The origin of the use of data to drive workforce productivity can be found in Fredrick Taylor’s eminent book “The Principals of Scientific Management”. Published in 1911, it was famously used to improve efficiency and speed at the production lines of Ford Motor Company, and later became the bedrock of workforce management practices in the post-war industrial era.
Fast-forwarding to modern times, BPOs collect every bit of data about people, processes, client interactions and transactions. This data contains a treasure of insights that can be analyzed and used for driving decisions, elevating customer experience and enhancing employee performance and engagement. The use of data-driven approaches to manage and optimize human resources and business performance is well-proven now and is often referred to as ‘people analytics’.
People analytics is about taking decisions about employees based on data points and boosting transparency, engagement, morale and experience for improved operational outcomes. Little wonder then that “over 70 percent of organizations are making investments in people analytics solutions to integrate data into their decision-making, and derive value from available data” according to a 2019 Deloitte report on the market landscape of people analytics.
Artificial Intelligence (AI) further augments analytics in BPOs by enabling more sophistication, such as adding predictive capabilities. AI can process large volumes of data more efficiently and accurately, revealing hidden patterns and trends that are not immediately noticeable.
AI can conduct individual employee analysis to identify strengths, weaknesses and areas for development. Personalized insights and recommendations help in customized coaching and training programs that address specific skill gaps of each individual. This focused approach not only enhances individual performance but also augments overall operational results and employee satisfaction.
Let us look at some other areas where analytics can play a crucial role for BPO’s success.
Evolving from traditional methods, Automated Quality Assurance (QA) represents one such domain. QA relied heavily on manual evaluations , often resulting in inconsistent assessments and loaded with a potential for biases and errors in QA processes which may lead to inaccurate representation of overall performance.
Automated QA adds significant value to the assessment process. Advanced AI algorithms can sift through a huge amount of data, which can be both structured or unstructured—such as call transcripts, audio recordings and emails—to identify consistent patterns, precisely and without any bias. It can evaluate relevant interactions that significantly influence overall process KPIs to provide a comprehensive and fair assessment of employee performance.
Additionally, automated QA systems continuously monitor and analyze interactions providing real-time feedback and insights. This allows for immediate corrective actions and improvement, rather than waiting for periodic reviews. Employees receive timely feedback, enhancing their skill development on-the-go.
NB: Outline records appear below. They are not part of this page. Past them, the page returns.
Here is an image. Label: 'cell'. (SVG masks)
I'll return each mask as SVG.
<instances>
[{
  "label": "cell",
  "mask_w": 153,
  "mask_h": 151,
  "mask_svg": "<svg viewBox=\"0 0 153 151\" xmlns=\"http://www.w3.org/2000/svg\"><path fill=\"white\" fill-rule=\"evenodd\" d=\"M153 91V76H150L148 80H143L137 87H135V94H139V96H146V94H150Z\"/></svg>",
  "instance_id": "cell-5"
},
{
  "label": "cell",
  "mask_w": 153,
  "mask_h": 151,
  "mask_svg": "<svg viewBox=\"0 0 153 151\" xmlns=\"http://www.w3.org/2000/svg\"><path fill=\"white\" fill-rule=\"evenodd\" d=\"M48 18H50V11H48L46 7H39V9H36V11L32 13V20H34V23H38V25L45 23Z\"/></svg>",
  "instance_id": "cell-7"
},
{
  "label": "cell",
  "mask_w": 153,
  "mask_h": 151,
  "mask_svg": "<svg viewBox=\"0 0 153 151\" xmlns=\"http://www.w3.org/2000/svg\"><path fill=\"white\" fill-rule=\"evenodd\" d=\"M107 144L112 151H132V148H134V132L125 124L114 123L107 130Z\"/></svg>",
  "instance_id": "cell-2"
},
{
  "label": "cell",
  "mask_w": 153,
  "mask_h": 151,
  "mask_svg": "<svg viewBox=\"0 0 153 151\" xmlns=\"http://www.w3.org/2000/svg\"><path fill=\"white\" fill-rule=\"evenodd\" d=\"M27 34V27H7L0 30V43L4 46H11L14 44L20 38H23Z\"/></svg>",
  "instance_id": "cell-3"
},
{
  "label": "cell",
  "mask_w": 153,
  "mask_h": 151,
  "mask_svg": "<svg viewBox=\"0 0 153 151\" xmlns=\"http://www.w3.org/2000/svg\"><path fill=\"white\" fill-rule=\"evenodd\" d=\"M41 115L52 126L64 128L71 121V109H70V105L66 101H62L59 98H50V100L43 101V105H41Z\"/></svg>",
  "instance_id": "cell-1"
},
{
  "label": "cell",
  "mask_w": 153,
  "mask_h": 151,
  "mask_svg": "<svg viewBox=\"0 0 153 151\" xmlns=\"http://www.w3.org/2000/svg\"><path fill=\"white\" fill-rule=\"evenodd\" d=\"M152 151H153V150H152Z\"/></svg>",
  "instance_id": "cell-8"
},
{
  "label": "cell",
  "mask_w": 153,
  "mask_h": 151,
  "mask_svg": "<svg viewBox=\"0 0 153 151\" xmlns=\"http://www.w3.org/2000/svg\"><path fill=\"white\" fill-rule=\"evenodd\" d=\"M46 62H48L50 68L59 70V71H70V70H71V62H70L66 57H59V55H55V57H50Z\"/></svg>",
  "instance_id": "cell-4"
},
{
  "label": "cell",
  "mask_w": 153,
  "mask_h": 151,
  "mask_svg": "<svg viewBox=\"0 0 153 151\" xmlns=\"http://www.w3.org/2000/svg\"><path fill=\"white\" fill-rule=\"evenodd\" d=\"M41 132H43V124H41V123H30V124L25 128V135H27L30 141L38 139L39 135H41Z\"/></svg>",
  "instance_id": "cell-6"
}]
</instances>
Automated processes also reduce the manual workload of supervisors, freeing up their time to focus on activities such as coaching, providing feedback and developing employee skills. QA data analytics can thus ensure a consistent, fair and effective quality assurance process in BPOs.
Predictive Analytics is another vital leverage for BPOs to achieve a more proactive, efficient, and customer-centric operations, ultimately leading to better business outcomes and workforce management.
Predictive analytics parses historical data to provide key insights into customer expectations, preferences and issues. Importantly, it anticipates future needs and behavior, which allow BPOs to roll out strategies in advance to enhance positive experiences and elevate CX. Actions based on foresight improve CSAT scores, winning customer loyalty and trust.
This also plays a crucial role in controlling churn and improving upsell and cross-sell opportunities. By identifying customers who are at risk of churning, BPOs can implement targeted retention strategies like a personalized offer or enhanced support. Further, armed with insight on customer preferences and purchase history, BPOs can make relevant and timely upsell and cross-sell recommendations, cashing on the opportunities to improve revenue.
When applied to workforce management, predictive analytics can forecast future staffing requirements with high accuracy considering past call volumes, peaks, resolution time etc. Proactive resource management improves operational efficiency, reduces wait times and controls overstaffing or overtime costs.
Analytics also find a highly useful application in controlling burnout and reducing agent churn which is a critical challenge for BPOs. High levels of stress and turnover not only impact employee well-being but also degrade the quality of customer service.
A basic way to control burnout is through better workload management. Using data analytics, BPOs can monitor agent workloads and identify patterns, like agent who consistently handle difficult calls or work challenging shifts more than others, that can lead to stress and fatigue. A proactive effort for equitable distribution ensures no single agent is overwhelmed, maintaining a healthy work-life balance for all.
Analytics can provide unbiased insights into why many agents leave. Targeted retention strategies like career development, recognition or competency development training address these issues and reduce churn.
Conclusion
The journey from Fredrick Taylor’s principles of scientific management to the sophisticated use of AI and analytics in BPOs today demonstrates the remarkable evolution of workforce management practices. This progression underscores the importance of data-driven decision-making and its profound impact on organizational efficiency and employee satisfaction.
As BPOs continue to invest and develop advanced analytics applications they can expect to achieve greater operational efficiency, higher employee productivity and morale, reduced churn and a more engaged workforce – all leading to sustained success in a highly competitive marketplace.